At the end of June, Poland revised its controversial law that criminalized “publicly and untruthfully assign[ing] responsibility or co-responsibility to the Polish nation or the Polish state for Nazi crimes.” Thanks to the revision, violators would no longer be subject to prison terms—yet the law remains on the books. Arch Puddington argues that this piece of legislation closely resembles the totalitarian habit of trying to rewrite the past, which is still practiced today by Russia and China:
According to officials of [Poland’s ruling Law and Justice, or PiS, party], the law was made necessary by what they suggested were widespread references to “Polish death camps” a phrase that placed blame on Poles for Nazi atrocities. To describe this justification as disingenuous is an understatement. The phrase, “Polish death camps,” is inaccurate. But the phrase usually refers to Nazi camps located in Poland, like Auschwitz. Poles are not being stigmatized for the crimes of Adolf Hitler, Heinrich Himmler, and Reinhard Heydrich.
Poland has been the victim during a number of Europe’s darkest chapters. But serious historians have generally treated Poland with sympathy and admiration, sympathy for its suffering and admiration for its heroism in the face of oppression, including resistance to the Nazis [and] rebellion against Soviet domination. . . .

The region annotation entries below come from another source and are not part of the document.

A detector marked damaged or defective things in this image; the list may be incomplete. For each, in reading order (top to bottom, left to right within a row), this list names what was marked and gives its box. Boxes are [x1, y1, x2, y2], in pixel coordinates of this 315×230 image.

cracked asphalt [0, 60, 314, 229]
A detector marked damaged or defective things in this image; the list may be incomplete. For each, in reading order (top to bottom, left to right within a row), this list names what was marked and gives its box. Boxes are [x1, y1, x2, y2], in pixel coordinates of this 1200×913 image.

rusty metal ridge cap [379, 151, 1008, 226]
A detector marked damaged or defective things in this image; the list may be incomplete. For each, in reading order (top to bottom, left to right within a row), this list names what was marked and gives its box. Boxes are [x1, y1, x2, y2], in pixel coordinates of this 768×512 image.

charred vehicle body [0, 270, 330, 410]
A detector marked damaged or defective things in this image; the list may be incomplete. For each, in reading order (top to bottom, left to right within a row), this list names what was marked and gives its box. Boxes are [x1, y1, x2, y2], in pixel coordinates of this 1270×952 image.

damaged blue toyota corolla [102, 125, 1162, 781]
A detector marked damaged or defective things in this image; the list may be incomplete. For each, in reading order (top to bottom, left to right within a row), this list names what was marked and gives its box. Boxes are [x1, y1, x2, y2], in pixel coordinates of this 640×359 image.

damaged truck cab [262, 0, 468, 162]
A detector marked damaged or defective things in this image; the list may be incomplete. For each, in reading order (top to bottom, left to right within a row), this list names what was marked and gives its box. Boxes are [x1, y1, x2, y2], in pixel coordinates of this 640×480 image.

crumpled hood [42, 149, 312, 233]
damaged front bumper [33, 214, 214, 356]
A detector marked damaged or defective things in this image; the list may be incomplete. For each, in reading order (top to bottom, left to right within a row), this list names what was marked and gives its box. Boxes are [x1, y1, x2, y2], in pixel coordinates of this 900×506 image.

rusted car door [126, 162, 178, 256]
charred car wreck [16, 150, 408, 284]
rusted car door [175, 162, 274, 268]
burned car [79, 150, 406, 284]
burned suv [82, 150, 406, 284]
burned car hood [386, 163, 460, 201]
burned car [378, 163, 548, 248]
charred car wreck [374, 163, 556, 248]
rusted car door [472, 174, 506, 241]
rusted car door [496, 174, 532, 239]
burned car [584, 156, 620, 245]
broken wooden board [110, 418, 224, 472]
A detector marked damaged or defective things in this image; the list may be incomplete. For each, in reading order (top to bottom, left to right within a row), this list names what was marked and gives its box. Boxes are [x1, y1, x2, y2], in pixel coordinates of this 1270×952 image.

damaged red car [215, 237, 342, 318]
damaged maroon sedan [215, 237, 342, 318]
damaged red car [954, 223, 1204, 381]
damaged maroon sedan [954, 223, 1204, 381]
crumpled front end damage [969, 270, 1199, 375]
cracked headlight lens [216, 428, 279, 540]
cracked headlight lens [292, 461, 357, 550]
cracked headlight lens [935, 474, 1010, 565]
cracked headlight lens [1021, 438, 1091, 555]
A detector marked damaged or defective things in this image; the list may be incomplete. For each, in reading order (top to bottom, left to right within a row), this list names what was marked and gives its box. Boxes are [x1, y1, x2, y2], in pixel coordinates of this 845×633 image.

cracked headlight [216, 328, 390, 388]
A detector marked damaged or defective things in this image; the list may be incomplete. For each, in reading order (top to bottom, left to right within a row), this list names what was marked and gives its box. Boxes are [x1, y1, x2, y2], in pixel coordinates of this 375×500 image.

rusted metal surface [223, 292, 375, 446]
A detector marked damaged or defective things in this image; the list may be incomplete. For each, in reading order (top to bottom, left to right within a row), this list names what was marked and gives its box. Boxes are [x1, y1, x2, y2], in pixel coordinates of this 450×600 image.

The comments of PiS officials suggest that the real issue is not Polish death-camp references but historical writings that attempt to deal honestly with the complex relationships among Christian Poles, Jewish Poles, Nazis, and Soviets during the war period. To point to the role of Christian Poles in crimes against Jews clashes with a PiS nationalist story that seeks to minimize the role of non-Catholic Poles in the nation’s history. A similar phenomenon is under way in Hungary, where Prime Minister Viktor Orban has advanced a semi-official version of the country’s history that downplays such details as Hungary’s wartime alliance with Germany and the actions of the Arrow Cross, a fascist group, and the historical significance of the country’s Jewish population. . . .
In championing the death-camps law, the PiS government is ironically joining with [its] arch-enemy Russia [in embracing] historical revisionism. Indeed, the comments of PiS officials often echo those of Vladimir Putin and his acolytes. In both countries, there are comments to the effect that demands for a reinterpretation of history is evidence of a society “getting up off its knees.” There are also claims that the redefinition of history through state action is strengthening sovereignty. In fact, all the evidence tells us that regimes that demand mangled versions of history actually surrender a measure of sovereignty by ensuring that those who write honest accounts will be scholars from beyond the country’s borders.